For the multi-bay structure of the shopping center near Nantes, France (1988, Rogers/Rice) 94-ft (29 m) high

tubular masts, spaced at 47 ft (14 m), support the roof framework in a spatial fashion from above without

penetration of the roof. Only certain combinations of the 3-dimensional network of rods and struts are activated

under various load actions. Under wind uplift, the tensile rod-strut system forms an inverted V-shaped truss.

An example of the early period is the Patscenter in Princeton, USA (1984, Rogers/Rice).The building consists of

parallel planar guyed structures along the central spine consisting of c.9 m wide portal frames set 11 m on center

that support on top c.15-m high A-frames which consist of inclined pipe columns connected to a large ring plate

from which are suspended steel rods to other ring plates on each side of the spine. Inverted truss action is required

for wind uplift where the central hangers act in compression, hence had to be tubes.

The immense, c.153-m span roof of the beautiful Lufthansa Hangar at the Munich Airport, Guenter Buechl + Fred

Angerer Arch., 1992, is supported by the diagonal cables suspended from the c.56-m tall concrete pylons

The Renault Center, Swindon, U.K. (1983) by Norman Foster and Ove Arup is a spatially guyed structure. Truss-

like portal frames are placed along the 24 x 24-m (79-x79-ft) square bays, but also along the diagonal directions.

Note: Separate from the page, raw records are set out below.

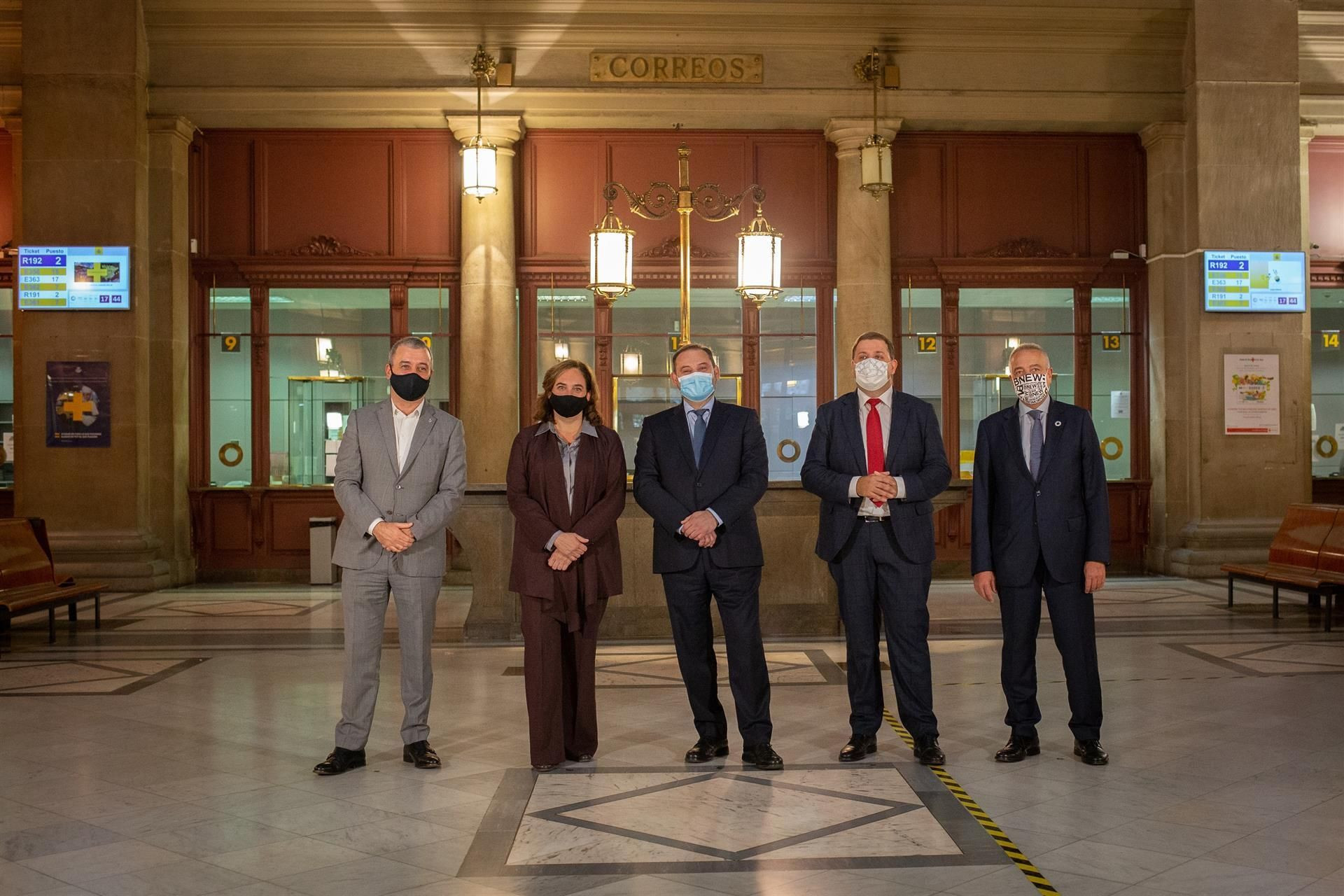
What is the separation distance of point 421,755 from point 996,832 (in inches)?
101

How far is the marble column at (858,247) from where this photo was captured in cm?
1432

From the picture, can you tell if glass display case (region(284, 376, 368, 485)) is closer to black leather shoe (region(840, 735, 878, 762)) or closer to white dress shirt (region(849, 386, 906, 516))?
white dress shirt (region(849, 386, 906, 516))

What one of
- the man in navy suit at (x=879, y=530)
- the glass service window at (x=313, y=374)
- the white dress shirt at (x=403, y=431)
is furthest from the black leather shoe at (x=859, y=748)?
the glass service window at (x=313, y=374)

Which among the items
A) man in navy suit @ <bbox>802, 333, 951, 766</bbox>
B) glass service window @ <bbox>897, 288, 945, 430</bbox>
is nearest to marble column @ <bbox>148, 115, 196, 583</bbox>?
glass service window @ <bbox>897, 288, 945, 430</bbox>

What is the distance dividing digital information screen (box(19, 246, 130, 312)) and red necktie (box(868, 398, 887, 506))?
10142 millimetres

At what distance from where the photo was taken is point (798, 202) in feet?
48.7

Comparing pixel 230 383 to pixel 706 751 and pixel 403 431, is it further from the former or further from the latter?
pixel 706 751

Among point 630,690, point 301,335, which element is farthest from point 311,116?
point 630,690

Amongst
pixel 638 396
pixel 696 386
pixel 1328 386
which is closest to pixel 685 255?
pixel 696 386

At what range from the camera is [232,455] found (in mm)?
14711

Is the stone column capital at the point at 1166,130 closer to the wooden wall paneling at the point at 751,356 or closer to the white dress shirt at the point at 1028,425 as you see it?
the wooden wall paneling at the point at 751,356

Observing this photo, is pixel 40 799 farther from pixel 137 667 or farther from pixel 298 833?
pixel 137 667

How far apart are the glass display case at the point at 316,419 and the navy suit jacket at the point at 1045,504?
32.7 ft

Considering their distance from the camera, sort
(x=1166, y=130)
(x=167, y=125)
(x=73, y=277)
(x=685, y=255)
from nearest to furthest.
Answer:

Rods are suspended from the top of the 16-m (53-ft) high tubular steel masts in the orthogonal and diagonal

directions to support the tapered portal beams at their quarter points. In the center portion the sloped beams are

cable-supported from below. The cable configuration follows the moment diagram of a multi-bay portal

frame with hinged basis under uniform gravity loading by efficiently resolving the moment into compressive

and tensile forces. The slender tubular columns are laterally braced with four prestressed rods that are connected to

their sloped beams thereby providing a moment connection.

Whereas before, the cables supported a rigid cylindrical roof structure, in the Schlumberger Research Center,

Cambridge, UK (1985, Hopkins/Hunt) it is a spatial domelike undulating tensile fabric membrane. The ship like

masts and rigging as well as its high level technology and detailing reminds one of Roger's earlier work. The central

portion of the building is subdivided by four parallel exposed portal steel frames into three bays, each 24 x 18 m (79

x 59 ft) in size. It consists of horizontal 24-m (79-ft) open triangulated truss girders and nearly 8-ft (c.2.5 m) wide

vertical trusses which support two pairs of upper and lower booms. The two inclined upper tubular masts are

supported by tie rods, which are braced by lower masts (struts). Cables are suspended from the masts to give

support to two parallel ridge cables at certain pick-up points. The translucent Teflon coated fiberglass membrane is

clamped and stretched between ridge cables and steel work.

Quite different in spirit are the slender and minimal abstract planar, tree-like c.30-m (100-ft) high masts for the

Horst Korber Sports Center in Berlin, Germany (1990, Christoph Langhof) with their five branches linked by

cables from which the light cable roof trusses are hung but only on one side (i.e. asymmetry). The symmetrical

abstract forms of the masts are completely opposite in expression from the tectonic shapes of most of the other

examples which have been shown, they don't seem to give support.

The huge steel trees of the Stuttgart Airport Terminal, Stuttgart, Germany (1991, von Gerkan & Marg) with their

spatial strut work of slender branches give a continuous arched support to the roof structure thereby eliminating the

separation between column and slab. The tree columns put tension on the roof plate and compression in the

branches; they are spaced on a grid of about 21 x 32 m (70 x 106 ft).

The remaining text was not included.